--- PAGE EXTRACT ---

On the other hand, ecclesiastical preferments always implied the holders being liferented in lands and in monies, and the right to bestow these temporalities was protected by the laws of most European countries. Thus the ever-extending papal reservations of benefices led to continual conflicts between the laws of the Church—in this case latterly the Rules of the Roman Chancery—and the laws of the European States. Temporal rulers sought to protect themselves and their subjects by statutes of Præmunire and others of a like kind,10 or else made bargains with the Popes, which took the form of Concordats, like that of Bourges (1438) and that of Vienna (1448). Neither statutes nor bargains were of much avail against the superior diplomacy of the Papacy, and the dread which its supposed possession of spiritual powers inspired in all classes of people. A Concordat was always represented by papal lawyers to be binding only so long as the goodwill of the Pope maintained it; and there was a deep-seated feeling throughout the peoples of Europe that the Church was, to use the language of the peasants of Germany, “the Pope's House,” and that he had a right to deal freely with its property. Pious and patriotic men, like Gascoigne in England, deplored the evil effects of the papal reservations; but they saw no remedy unless the Almighty changed the heart of the Holy Father; and, after the failures of the Conciliar attempts at reform, a sullen hopelessness seemed to have taken possession of the minds of men, until Luther taught them that there was nothing in the indefinable power that the Pope and the clergy claimed to possess over the spiritual and eternal welfare of men and women.
To Pope John xxii. (1316–1334) belongs the credit or discredit of creating for the Papacy a machinery for gathering in money for its support. His situation rendered this almost inevitable. On his accession he found himself with an empty treasury; he had to incur debts in order to live; he had to provide for a costly war with the Visconti; and he had to leave money to enable his successors to carry out his temporal policy. Few Popes lived so plainly; his money-getting was not for personal luxury, but for the supposed requirements of the papal policy. He was the first Pope who systematically made the dispensation of grace, temporal and eternal, a source of revenue. Hitherto the charges made by the papal Chancery had been, ostensibly at least, for actual work done—fees for clerking and registration, and so on. John made the fees proportionate to the grace dispensed, or to the power of the recipient to pay. He and his successors made the Tithes, the Annates, Procurations, Fees for the bestowment of the Pallium, the Medii Fructus, Subsidies, and Dispensations, regular sources of revenue.
The Tithe—a tenth of all ecclesiastical incomes for the service of the Papacy—had been levied occasionally for extraordinary purposes, such as crusades. It was still supposed to be levied for special purposes only, but necessary occasions became almost continuous, and the exactions were fiercely resented. When Alexander vi. levied the Tithe in 1500, he was allowed to do so in England. The French clergy, however, refused to pay; they were excommunicated; the University of Paris declared the excommunication unlawful, and the Pope had to withdraw.

--- PROVIDED DATA ---
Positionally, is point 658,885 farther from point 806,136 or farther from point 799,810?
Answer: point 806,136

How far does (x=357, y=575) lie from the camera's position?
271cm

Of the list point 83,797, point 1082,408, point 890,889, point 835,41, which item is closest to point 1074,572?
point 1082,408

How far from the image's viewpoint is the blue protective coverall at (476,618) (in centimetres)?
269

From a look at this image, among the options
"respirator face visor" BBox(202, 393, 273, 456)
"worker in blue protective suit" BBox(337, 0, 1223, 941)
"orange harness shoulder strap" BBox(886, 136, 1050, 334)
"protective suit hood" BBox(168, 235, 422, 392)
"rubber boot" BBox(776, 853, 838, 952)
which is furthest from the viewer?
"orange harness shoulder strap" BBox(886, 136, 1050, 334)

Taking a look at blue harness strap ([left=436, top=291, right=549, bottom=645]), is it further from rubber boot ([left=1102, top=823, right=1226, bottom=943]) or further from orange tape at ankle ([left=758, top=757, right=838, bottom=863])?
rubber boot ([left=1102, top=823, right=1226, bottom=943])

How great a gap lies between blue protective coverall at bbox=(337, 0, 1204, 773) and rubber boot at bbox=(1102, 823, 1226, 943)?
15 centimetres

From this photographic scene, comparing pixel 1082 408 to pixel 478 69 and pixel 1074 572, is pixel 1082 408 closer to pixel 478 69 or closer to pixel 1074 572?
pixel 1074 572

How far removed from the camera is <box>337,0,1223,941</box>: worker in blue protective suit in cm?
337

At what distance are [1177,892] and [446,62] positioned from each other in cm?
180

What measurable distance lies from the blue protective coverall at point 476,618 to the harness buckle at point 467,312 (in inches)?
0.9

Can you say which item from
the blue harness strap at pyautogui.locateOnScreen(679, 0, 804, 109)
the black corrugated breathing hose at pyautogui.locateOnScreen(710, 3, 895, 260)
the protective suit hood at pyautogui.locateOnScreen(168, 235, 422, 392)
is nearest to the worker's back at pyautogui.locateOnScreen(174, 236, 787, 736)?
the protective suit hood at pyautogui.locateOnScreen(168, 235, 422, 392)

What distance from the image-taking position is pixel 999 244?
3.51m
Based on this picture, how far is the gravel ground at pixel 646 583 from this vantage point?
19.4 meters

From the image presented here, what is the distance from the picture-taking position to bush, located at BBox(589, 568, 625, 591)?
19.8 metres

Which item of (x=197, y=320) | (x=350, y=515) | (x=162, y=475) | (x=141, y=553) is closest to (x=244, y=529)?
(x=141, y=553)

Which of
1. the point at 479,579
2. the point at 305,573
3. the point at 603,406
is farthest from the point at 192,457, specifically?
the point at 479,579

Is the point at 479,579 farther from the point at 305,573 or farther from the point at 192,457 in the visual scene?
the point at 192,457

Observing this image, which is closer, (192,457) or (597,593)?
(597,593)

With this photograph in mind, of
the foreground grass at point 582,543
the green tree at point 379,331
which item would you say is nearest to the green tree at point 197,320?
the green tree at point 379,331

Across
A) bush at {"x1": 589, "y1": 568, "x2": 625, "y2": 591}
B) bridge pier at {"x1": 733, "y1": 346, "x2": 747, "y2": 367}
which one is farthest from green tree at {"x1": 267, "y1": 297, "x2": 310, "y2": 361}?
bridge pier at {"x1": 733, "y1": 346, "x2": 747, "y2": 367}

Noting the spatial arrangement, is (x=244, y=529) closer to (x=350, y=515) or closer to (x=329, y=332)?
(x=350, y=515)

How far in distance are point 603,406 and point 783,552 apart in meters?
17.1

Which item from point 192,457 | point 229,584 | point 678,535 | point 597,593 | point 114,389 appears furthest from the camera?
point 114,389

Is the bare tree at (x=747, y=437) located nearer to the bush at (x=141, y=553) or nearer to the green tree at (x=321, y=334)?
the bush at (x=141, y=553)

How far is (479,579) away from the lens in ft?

--- INSTRUCTIONS ---
a) In the passage on papal finances, which Pope was the first to systematically make the dispensation of grace a source of revenue?
b) Rewrite the passage on papal finances, starting with "The Tithe—a tenth" and going on through "had to withdraw.", with "Tenth" in place of "Tithe".

--- EXERCISE RESULTS ---
a) Pope John xxii. (1316–1334)

b)
The Tenth—a tenth of all ecclesiastical incomes for the service of the Papacy—had been levied occasionally for extraordinary purposes, such as crusades. It was still supposed to be levied for special purposes only, but necessary occasions became almost continuous, and the exactions were fiercely resented. When Alexander vi. levied the Tenth in 1500, he was allowed to do so in England. The French clergy, however, refused to pay; they were excommunicated; the University of Paris declared the excommunication unlawful, and the Pope had to withdraw.